State and local government shouldn't be charging us taxes on a energy source we must have to live.

    Reply#1 - Fri May 20, 2011 8:45 AM EDT
    Paul Lucero

    Most taxes especially the income tax are immoral. In 1913 when it was passed the congress told the American people it would be withdrawn upon the ending of the 1st world war!

    • 1 vote
    #1.1 - Fri May 20, 2011 9:53 AM EDT
    Knuckledraggin' Angry White Male

    Some seniors are choosing a tank of gas over their prescriptions.

    HEY OBAMA! Why don't you tell Granny to go and buy a f-in hybrid also! Why don't you start laughing your condescending little laugh at the seniors in this country when they tell you this!

    Barack Obama on Gas Prices, in Indianapolis

    What You Need … Is A Hybrid Van

    I love the fact that the price on the pump is $3.55 and now I am paying over $4/gallon and jack squat is being done! Don't blame the oil companies when you wont let them drill for oil! You said it yourself that oil supplies are part of the problem, INCREASE THE OIL SUPPLY! It wont solve the whole problem but it will help create jobs and it will begin to put additional crude into the pipelines.

    Obama your a hypocritical @!$%#!

    • 1 vote
    #1.2 - Fri May 20, 2011 10:22 AM EDT
    Chuck1968

    It was the Republican Party that created America's income taxes.

    http://www.huffingtonpost.com/heather-cox-richardson/tax-republicans-_b_860795.html

    After the Southern Democrats seceded from the Union in 1861, Republicans dominated Congress. Immediately, they reinstated the old tariff duties Democrats had dropped, erecting tariff walls around the entire U.S. economy. But these tariffs could only stabilize the peacetime budget. The financial maw of the Civil War required an entirely new revenue system, and Republicans set out to create it.

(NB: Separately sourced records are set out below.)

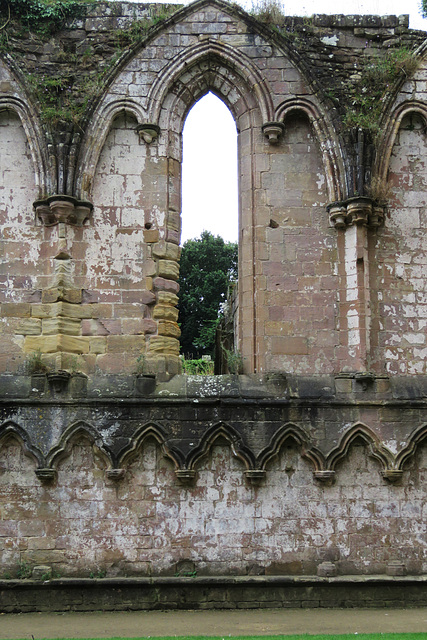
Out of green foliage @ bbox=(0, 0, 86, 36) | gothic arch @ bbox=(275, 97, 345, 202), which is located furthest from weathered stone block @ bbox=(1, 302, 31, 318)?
gothic arch @ bbox=(275, 97, 345, 202)

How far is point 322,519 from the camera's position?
9.77 m

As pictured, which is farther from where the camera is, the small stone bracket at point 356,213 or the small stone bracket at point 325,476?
the small stone bracket at point 356,213

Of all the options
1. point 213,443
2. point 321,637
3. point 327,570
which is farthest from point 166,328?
point 321,637

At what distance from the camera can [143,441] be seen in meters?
9.74

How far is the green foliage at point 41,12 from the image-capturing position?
429 inches

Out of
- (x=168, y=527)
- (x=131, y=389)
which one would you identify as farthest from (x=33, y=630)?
(x=131, y=389)

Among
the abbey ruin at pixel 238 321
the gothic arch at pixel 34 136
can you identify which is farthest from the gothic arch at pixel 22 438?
the gothic arch at pixel 34 136

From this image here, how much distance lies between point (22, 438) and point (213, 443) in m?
2.23

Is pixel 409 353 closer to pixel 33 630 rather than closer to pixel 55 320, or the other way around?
pixel 55 320

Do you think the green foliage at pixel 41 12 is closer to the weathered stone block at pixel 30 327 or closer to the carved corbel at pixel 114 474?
the weathered stone block at pixel 30 327

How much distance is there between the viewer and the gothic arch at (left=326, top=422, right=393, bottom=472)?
385 inches

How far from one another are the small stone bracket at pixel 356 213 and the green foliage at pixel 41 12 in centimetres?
433

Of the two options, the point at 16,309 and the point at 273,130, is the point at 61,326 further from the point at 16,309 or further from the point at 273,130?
the point at 273,130

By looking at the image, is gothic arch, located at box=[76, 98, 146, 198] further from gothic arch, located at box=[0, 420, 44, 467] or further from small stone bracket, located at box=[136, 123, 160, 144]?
gothic arch, located at box=[0, 420, 44, 467]
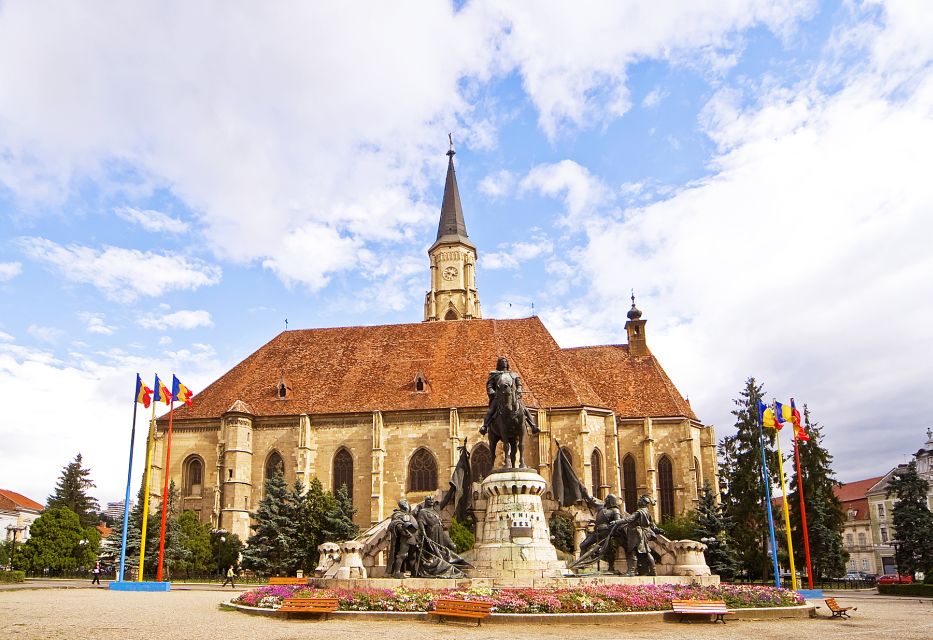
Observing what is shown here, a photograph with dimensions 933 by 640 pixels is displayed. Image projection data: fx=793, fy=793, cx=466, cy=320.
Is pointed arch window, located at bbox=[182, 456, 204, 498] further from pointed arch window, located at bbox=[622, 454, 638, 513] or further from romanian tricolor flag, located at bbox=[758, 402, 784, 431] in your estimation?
romanian tricolor flag, located at bbox=[758, 402, 784, 431]

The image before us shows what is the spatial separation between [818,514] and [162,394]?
3079 centimetres

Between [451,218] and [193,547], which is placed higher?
[451,218]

    Their guiding principle was to spread the burden of taxation evenly throughout society. They believed that the survival of the nation would benefit all Americans, so everyone should support the government to the best of their ability, "not upon each man an equal amount," a leading Republican explained, "but a tax proportionate to his ability to pay."

    First, they placed taxes on all manufactured goods. Together with the tariffs, these taxes on consumer goods -- essentially sales taxes -- would fall disproportionately on working-class Americans.

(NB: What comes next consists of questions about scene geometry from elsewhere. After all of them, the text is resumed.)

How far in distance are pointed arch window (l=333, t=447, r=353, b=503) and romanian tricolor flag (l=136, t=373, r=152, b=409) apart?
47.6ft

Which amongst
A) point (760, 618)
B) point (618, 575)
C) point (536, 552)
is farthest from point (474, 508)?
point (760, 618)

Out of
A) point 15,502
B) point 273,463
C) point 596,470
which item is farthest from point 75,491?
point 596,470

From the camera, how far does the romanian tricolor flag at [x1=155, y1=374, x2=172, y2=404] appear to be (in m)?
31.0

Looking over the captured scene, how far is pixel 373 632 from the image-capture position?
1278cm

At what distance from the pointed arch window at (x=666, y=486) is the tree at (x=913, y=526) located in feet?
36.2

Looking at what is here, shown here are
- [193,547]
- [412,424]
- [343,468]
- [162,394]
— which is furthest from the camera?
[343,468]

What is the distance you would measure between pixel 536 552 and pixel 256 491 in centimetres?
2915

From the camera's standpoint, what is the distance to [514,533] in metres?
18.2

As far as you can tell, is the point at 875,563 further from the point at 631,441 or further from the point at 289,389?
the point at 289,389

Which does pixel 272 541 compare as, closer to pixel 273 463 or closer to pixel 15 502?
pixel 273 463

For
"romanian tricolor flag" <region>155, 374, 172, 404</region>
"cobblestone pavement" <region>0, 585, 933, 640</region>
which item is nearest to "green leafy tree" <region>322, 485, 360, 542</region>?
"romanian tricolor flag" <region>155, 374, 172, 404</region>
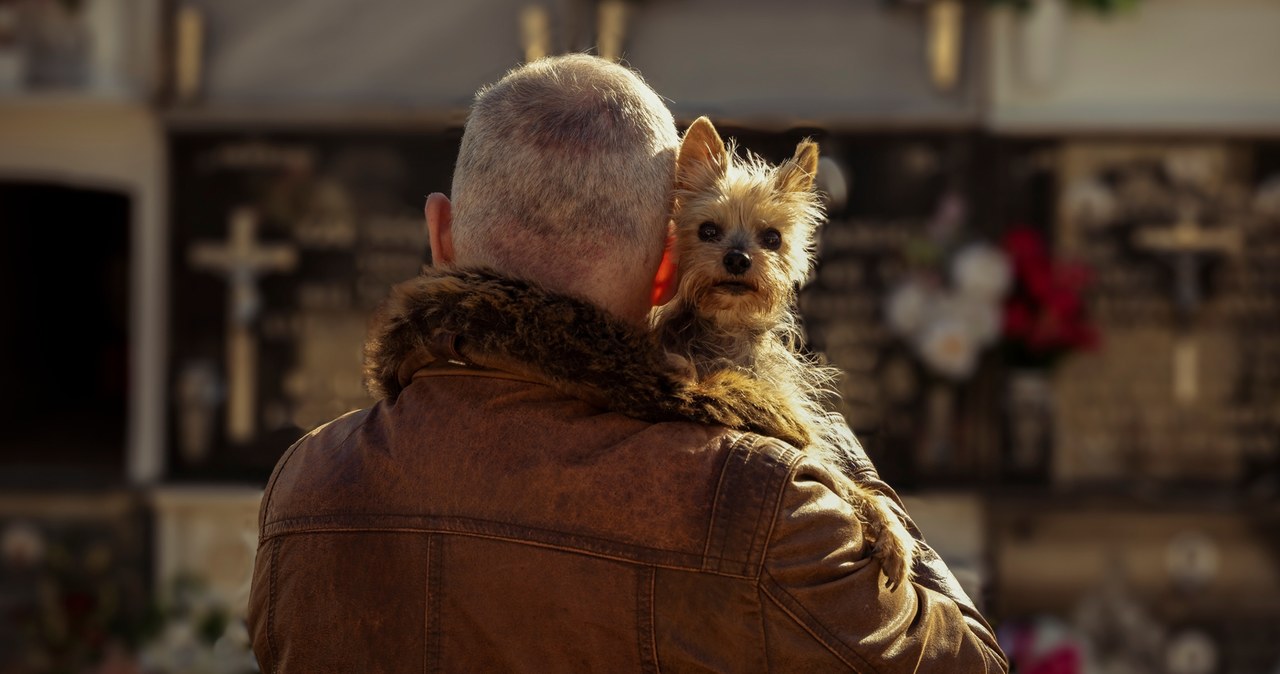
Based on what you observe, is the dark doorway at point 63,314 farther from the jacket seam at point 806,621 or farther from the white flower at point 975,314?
the jacket seam at point 806,621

    To counteract this regressive tax, Republicans invented the national income tax. This was a wildly new idea in 1861, when most people tallied their income and expenses item to item, rather than thinking of their income as a yearly number.

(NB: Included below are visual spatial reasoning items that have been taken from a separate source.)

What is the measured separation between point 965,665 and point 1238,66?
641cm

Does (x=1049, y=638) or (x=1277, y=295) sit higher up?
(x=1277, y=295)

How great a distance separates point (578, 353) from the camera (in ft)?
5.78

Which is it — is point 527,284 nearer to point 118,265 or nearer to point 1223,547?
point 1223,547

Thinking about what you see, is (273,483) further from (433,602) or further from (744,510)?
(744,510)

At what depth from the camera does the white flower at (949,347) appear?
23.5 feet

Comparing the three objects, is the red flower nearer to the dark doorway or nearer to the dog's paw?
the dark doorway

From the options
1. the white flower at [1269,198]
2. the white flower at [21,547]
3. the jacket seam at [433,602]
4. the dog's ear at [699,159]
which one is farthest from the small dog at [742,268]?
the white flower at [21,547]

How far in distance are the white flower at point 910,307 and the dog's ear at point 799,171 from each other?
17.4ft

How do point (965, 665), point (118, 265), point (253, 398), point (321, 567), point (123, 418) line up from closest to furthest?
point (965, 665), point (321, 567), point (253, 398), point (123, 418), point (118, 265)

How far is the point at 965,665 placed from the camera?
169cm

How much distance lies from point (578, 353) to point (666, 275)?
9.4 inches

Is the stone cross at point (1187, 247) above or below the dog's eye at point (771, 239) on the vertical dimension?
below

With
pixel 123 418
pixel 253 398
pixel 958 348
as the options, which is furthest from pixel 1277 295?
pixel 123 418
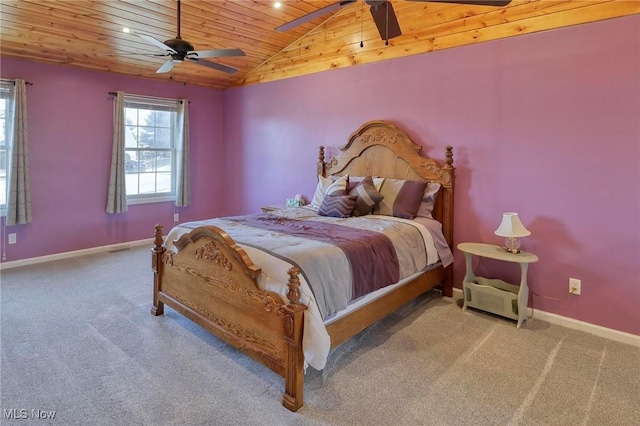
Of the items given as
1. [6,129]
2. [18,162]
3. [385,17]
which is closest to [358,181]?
[385,17]

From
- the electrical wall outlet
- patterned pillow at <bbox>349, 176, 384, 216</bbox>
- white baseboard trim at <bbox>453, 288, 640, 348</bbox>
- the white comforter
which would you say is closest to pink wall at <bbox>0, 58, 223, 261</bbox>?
the white comforter

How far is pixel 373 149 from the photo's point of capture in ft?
13.6

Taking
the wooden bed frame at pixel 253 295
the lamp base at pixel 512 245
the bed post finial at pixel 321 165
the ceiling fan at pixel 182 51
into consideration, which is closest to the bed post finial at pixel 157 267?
the wooden bed frame at pixel 253 295

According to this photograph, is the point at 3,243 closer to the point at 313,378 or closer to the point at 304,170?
the point at 304,170

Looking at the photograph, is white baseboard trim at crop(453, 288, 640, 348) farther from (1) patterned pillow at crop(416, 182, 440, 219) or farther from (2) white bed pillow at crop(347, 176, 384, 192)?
(2) white bed pillow at crop(347, 176, 384, 192)

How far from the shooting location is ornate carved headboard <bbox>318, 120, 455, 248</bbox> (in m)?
3.61

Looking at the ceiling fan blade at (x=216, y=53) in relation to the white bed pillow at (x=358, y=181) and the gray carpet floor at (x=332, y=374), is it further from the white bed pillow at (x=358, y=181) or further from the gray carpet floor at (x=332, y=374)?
the gray carpet floor at (x=332, y=374)

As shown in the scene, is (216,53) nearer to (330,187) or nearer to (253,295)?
(330,187)

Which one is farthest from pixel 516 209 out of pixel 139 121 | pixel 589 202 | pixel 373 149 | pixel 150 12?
pixel 139 121

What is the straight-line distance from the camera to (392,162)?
13.1 ft

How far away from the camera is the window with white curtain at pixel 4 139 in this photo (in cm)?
415

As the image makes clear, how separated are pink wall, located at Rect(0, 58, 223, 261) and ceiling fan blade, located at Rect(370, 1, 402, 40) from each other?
13.0 feet

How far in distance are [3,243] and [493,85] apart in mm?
5608

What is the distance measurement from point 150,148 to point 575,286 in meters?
5.56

    the oil companies have plenty to drill an the supply from the refineries has been cut by the oil companies buying up refineries to falsely shorten supply.

    The precious ceos of the five major oil companies who think of you as "the small people" are the ones deciding how much to charge beyond the price they pay (wall street "investors" have done the rest through speculation). They made record profits... They are to blame.

    But of course Republicans won't blame the capitalists for anything.

    • 2 votes
    #1.3 - Fri May 20, 2011 12:30 PM EDT
    tommymaybewrongmayberight

    At least not the crony captalist. But the way I look at it too much goverment regulation and over reach in the oil markets, along with the fact that we buy from a cartel means I won't be able to open Tommy's discount oil company anytime soon.